▶ **Problem details**: Copy out, word for word, the lines from the one containing "Is the brick wall" through the one containing "25109 millimetres", with both of those lines included.

▶ **Excerpts of spatial question data**:
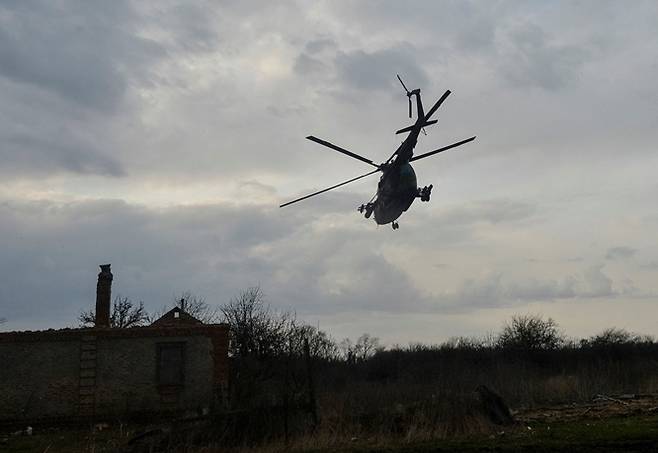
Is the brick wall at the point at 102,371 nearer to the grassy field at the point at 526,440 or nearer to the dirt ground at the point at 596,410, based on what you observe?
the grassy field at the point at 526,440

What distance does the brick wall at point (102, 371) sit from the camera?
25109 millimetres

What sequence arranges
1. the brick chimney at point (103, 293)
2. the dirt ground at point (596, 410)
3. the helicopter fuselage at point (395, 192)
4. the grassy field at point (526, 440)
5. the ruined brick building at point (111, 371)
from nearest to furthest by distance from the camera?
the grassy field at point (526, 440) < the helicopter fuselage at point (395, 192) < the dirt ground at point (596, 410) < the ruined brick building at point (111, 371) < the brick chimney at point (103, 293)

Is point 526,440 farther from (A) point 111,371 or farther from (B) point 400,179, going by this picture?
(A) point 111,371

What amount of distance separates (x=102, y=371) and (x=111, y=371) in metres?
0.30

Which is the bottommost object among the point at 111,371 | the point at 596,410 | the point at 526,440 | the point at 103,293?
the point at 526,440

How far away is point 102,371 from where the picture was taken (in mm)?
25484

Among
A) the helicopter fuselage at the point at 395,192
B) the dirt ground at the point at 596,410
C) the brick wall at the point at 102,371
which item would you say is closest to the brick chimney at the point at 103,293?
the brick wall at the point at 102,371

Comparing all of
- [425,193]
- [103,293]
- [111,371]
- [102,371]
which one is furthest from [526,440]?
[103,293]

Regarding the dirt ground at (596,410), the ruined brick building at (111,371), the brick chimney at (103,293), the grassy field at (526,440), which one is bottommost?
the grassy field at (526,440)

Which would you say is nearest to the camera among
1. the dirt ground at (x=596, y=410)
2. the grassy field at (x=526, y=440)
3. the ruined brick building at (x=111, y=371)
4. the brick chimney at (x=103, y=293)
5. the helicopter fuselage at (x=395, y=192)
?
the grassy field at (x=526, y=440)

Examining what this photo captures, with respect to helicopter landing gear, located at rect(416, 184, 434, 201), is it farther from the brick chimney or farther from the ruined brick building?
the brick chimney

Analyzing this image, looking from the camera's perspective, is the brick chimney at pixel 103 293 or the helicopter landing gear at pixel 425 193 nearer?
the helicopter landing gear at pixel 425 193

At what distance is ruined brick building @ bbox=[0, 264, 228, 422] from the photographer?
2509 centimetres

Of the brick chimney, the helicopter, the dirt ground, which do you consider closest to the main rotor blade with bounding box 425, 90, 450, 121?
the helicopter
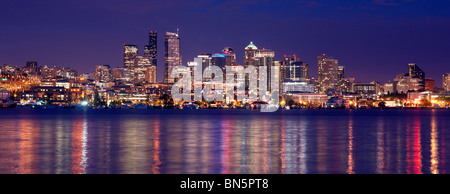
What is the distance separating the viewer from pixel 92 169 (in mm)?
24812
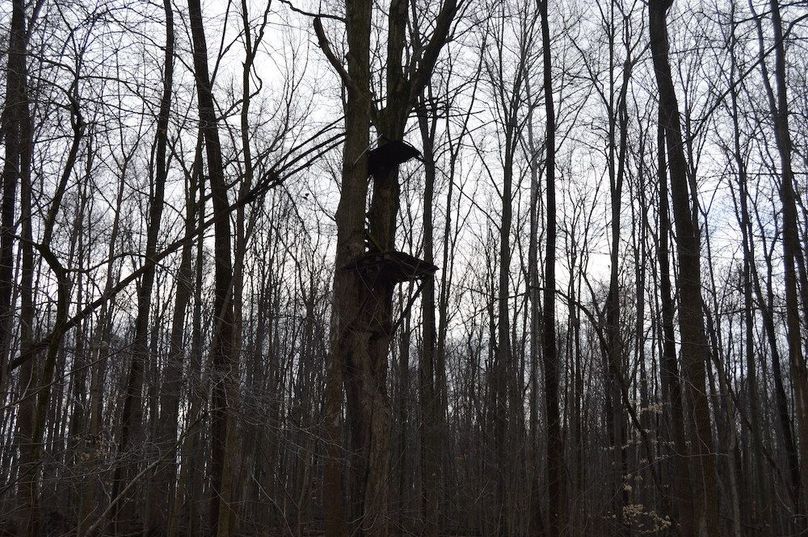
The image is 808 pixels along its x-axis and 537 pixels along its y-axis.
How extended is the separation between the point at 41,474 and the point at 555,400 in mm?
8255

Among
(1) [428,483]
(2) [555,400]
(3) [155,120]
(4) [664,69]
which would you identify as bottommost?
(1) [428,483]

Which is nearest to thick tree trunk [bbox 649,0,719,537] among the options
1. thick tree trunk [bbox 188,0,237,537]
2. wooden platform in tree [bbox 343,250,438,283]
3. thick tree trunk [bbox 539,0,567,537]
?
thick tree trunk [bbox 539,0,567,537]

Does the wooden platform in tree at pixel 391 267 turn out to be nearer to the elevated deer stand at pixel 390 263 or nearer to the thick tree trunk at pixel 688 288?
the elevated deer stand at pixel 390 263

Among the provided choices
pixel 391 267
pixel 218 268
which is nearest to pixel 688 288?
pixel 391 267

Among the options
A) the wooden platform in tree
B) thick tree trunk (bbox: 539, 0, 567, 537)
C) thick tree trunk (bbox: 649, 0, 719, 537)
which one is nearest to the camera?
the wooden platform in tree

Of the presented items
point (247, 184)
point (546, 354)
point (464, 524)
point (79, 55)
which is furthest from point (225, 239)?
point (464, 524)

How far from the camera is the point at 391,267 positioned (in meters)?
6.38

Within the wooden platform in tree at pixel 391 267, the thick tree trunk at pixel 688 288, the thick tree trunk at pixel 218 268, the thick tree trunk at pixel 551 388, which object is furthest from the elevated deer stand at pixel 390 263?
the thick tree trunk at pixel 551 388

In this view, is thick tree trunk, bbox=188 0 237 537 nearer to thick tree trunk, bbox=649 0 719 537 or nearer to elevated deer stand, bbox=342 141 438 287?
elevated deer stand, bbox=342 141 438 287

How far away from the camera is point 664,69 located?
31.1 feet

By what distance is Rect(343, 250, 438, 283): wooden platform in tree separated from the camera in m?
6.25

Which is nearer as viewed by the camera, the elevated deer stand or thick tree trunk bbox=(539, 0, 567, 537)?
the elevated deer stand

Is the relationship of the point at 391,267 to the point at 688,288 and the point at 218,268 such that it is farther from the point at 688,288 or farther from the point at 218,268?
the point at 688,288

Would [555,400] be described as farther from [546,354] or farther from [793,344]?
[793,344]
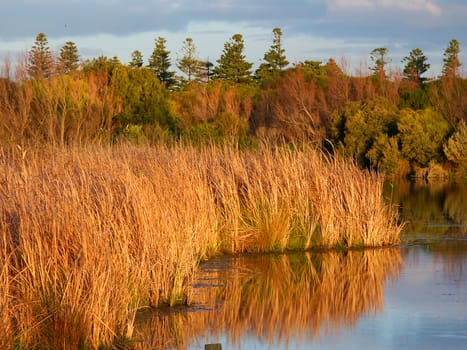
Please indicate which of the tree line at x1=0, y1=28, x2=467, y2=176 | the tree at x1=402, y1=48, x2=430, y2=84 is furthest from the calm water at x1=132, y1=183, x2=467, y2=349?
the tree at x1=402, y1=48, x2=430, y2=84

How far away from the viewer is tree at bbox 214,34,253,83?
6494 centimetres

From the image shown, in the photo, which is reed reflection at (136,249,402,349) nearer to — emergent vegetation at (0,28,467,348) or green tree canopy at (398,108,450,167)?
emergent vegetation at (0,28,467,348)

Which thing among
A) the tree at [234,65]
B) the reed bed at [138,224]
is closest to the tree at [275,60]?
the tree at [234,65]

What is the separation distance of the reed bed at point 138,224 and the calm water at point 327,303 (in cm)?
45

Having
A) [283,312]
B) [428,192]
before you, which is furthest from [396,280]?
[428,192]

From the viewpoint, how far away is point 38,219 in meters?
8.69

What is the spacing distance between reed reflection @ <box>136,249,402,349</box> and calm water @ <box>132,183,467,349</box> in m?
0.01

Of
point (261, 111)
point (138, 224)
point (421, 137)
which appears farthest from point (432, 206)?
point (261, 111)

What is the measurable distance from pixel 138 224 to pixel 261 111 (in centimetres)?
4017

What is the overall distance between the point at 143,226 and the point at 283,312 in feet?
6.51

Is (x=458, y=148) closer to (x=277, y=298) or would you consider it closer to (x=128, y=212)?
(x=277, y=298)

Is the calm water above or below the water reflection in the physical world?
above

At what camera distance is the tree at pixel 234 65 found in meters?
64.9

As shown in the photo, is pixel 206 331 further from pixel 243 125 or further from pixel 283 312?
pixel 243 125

==

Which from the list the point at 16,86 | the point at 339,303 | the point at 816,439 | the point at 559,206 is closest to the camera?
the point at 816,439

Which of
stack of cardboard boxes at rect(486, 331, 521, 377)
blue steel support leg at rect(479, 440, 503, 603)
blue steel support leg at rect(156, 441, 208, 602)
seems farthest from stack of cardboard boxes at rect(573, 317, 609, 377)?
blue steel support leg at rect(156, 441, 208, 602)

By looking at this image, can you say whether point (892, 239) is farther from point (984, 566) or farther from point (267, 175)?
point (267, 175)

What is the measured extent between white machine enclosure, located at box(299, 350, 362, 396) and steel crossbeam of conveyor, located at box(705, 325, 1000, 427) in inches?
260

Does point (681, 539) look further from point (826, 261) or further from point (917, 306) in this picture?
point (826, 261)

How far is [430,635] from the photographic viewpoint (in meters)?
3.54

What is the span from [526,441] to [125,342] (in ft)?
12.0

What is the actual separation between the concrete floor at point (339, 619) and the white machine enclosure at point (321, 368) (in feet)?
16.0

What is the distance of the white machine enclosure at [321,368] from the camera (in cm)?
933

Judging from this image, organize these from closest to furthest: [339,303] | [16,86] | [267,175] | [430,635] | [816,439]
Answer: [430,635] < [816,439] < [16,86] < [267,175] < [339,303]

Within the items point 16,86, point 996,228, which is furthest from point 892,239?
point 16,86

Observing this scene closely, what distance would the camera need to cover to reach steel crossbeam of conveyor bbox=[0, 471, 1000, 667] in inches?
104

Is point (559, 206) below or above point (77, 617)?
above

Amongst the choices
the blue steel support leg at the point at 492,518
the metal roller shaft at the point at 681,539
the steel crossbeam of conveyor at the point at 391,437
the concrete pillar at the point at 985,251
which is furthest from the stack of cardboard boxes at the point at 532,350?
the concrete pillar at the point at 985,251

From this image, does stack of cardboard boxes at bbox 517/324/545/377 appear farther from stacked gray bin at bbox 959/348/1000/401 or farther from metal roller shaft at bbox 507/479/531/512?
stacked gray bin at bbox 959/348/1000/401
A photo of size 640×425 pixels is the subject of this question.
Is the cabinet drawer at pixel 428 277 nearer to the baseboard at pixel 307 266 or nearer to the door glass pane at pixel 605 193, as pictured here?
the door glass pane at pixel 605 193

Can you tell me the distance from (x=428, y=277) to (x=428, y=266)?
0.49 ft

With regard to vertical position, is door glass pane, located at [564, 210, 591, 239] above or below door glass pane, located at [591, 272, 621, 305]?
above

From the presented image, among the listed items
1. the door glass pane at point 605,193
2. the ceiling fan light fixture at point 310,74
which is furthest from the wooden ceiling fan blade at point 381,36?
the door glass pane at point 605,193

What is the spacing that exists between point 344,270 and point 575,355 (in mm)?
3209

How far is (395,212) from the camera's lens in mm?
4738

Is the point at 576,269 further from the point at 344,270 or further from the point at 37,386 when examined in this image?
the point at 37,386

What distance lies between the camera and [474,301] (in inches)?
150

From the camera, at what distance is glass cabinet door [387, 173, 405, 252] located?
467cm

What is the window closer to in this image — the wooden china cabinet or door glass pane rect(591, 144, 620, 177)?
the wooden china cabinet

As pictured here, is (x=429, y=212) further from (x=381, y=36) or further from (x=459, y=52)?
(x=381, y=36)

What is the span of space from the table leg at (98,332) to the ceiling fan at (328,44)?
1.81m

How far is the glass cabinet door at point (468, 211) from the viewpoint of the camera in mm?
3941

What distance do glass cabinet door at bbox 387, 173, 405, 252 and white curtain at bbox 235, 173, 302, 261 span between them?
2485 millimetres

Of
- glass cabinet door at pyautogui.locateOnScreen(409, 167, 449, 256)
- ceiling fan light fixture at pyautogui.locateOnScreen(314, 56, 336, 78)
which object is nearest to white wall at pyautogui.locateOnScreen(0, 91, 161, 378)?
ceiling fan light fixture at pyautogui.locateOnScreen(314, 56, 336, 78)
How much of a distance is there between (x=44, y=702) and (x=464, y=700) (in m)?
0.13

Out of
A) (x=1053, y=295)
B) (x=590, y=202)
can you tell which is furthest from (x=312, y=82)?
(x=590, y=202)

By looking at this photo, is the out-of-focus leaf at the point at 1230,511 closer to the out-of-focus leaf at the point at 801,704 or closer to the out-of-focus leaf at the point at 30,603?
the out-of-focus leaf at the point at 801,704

==

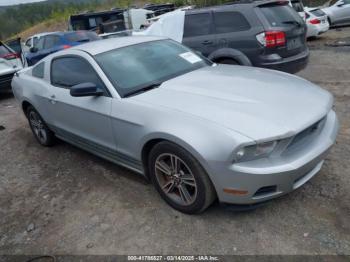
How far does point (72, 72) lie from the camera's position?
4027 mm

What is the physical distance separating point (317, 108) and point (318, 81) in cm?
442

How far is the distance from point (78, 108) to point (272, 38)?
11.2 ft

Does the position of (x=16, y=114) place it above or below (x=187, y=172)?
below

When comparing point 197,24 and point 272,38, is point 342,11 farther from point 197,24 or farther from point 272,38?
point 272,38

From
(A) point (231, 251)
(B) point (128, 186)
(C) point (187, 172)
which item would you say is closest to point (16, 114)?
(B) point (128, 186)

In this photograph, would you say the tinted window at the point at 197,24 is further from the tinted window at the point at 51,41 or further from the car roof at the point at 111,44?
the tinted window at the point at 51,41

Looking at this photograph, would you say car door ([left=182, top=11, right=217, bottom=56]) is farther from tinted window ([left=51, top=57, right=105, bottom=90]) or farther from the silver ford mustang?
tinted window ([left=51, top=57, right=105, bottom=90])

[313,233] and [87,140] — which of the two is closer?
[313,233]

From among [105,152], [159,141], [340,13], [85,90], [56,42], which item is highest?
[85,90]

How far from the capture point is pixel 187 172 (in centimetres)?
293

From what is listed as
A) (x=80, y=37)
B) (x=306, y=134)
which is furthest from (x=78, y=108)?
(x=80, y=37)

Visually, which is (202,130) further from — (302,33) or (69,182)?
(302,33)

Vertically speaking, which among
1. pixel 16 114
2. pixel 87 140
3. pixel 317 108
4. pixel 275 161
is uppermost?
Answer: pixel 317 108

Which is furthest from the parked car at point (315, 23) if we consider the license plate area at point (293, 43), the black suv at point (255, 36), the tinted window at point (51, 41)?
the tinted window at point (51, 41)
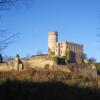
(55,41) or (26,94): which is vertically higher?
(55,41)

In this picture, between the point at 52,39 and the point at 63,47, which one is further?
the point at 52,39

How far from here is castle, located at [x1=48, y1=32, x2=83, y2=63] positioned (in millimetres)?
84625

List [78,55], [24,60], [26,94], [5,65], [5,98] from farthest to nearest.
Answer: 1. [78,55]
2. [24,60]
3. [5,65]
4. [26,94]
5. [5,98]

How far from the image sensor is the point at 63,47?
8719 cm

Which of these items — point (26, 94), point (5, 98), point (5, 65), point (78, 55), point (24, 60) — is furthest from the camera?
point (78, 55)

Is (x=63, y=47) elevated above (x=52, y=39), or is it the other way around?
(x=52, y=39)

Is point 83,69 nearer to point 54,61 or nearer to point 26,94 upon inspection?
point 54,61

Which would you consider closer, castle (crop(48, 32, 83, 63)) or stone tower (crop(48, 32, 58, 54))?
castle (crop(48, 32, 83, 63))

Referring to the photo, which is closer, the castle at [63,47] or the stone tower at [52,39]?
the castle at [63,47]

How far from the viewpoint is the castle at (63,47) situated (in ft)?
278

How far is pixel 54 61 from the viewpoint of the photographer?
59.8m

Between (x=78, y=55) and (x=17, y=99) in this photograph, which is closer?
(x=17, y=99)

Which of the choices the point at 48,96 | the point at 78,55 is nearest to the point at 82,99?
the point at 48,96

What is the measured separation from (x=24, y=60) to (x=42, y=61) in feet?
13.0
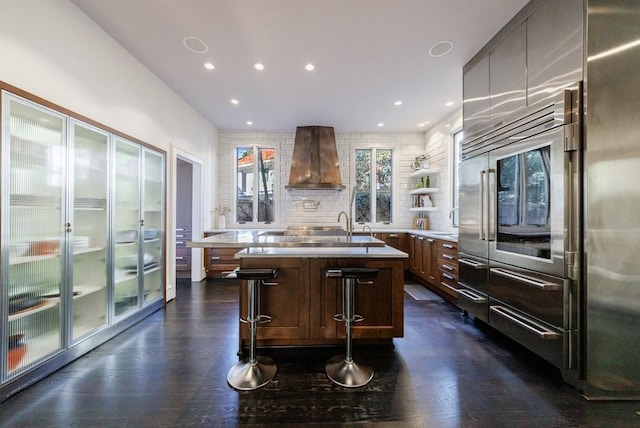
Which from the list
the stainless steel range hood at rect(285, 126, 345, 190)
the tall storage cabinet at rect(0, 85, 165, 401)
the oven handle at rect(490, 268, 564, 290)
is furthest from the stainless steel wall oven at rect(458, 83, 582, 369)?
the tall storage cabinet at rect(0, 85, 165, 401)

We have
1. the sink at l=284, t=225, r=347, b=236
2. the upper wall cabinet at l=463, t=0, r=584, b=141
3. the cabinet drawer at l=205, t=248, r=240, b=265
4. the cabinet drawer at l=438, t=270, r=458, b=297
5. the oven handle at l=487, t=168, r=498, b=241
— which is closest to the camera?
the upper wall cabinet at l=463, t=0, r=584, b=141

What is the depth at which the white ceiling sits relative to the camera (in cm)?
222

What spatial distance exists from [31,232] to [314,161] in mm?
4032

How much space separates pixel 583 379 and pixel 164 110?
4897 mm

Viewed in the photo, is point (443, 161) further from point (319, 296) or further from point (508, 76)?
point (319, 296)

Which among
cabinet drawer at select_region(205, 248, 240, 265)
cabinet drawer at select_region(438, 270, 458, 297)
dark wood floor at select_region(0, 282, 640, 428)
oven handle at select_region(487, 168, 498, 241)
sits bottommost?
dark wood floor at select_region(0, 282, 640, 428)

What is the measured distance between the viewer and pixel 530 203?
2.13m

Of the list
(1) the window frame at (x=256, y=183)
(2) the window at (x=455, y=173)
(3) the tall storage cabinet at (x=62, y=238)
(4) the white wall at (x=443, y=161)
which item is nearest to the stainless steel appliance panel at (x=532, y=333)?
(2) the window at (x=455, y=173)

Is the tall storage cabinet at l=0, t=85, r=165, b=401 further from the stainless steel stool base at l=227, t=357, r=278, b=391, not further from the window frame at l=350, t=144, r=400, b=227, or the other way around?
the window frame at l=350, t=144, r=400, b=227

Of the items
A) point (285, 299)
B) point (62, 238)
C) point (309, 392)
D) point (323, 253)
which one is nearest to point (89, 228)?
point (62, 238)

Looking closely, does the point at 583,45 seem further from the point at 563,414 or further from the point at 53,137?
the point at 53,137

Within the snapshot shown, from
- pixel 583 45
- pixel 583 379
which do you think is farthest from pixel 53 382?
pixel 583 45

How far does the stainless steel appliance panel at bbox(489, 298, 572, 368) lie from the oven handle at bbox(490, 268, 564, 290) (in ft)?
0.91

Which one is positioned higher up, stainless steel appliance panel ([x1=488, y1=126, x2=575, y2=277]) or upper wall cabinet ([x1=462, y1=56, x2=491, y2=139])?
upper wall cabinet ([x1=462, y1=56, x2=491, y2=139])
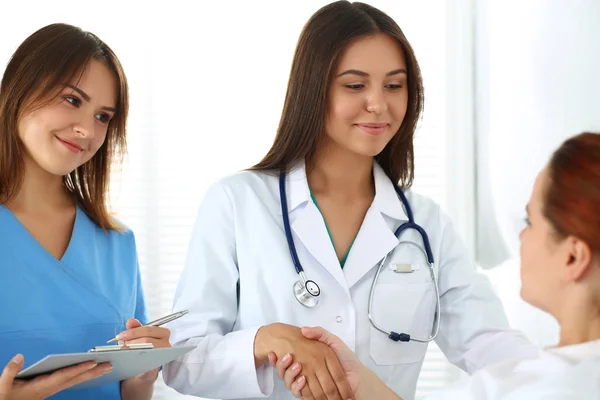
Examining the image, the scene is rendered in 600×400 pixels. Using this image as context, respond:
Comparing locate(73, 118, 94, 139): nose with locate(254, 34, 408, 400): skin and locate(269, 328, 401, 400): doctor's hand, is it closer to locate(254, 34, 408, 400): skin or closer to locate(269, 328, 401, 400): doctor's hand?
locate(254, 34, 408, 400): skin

▶ **Correct response**:
Is the brick wall at the point at 102,371 nearer to the grassy field at the point at 526,440 or nearer to the dirt ground at the point at 596,410, based on what you observe?
the grassy field at the point at 526,440

What distance does the brick wall at point (102, 371) sit from the camera?
25109 millimetres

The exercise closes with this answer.